Assim, está provado, tendo em consideração o documentos juntos aos autos que:
- Por sentença proferida no dia 19-07-2017 foi decretada a insolvência da sociedade B…, S.A,. prosseguindo os autos para liquidação;
- A Sra. AI contratou os serviços de uma leiloeira, solicitando o acordo da Comissão de Credores, para proceder à venda dos bens (fls. 2 a 7);
- Foi agendada para o dia 16-03-2018 a venda dos bens, por publicitação do Jornal D…, nos dias 03-02-2018 (fls. 8-8 verso) e 17-02-2018 (fls. 118-118 verso)) cujo conteúdos aqui se reproduzem;
- O anúncio publicado no dia 10-02-2018 é o que diz respeito à venda do lote em discussão nestes autos, ou seja:
a) Prédio urbano, denominado de lote .. na Zona Industrial de …, inscrito na matriz pelo artigo 2341 e descrito na Conservatória do Registo Predial de … sob o n.º 1396;
b) Prédio urbano, denominado de lote ... na Zona Industrial de …, inscrito na matriz pelo artigo 2342 e descrito na Conservatória do Registo Predial de … sob o n.º 1397;
c) Prédio urbano, composto por Edifício de dois pisos com logradouro, inscrito na matriz pelo artigo 2969 e descrito na Conservatória do Registo Predial de … sob o n.º 1870.

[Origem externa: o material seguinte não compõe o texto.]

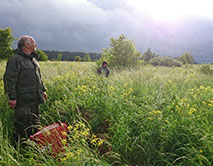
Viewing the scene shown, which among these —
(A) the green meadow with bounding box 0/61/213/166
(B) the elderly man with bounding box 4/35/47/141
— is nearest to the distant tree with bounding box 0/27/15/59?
(A) the green meadow with bounding box 0/61/213/166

- Ao Lote supra descrito, foi atribuído o valor mínimo de €424.000,00 (quatrocentos e vinte e quatro mil euros), tendo-lhe sido conferida a modalidade de venda mediante propostas por carta fechada;
- A venda foi publicitada no sítio da internet da leiloeira (fls. 13 e seguintes);
- Do anúncio referido constava, no ponto 1.5, o seguinte: “Após abertura de propostas será permitido aos três proponentes com as ofertas mais elevadas a possibilidade de licitação, caso as ofertas se situem abaixo do valor mínimo fixado”;
- A venda foi objecto de nova publicitação, através de anúncio no Diário G… e no sítio da internet da leiloeira.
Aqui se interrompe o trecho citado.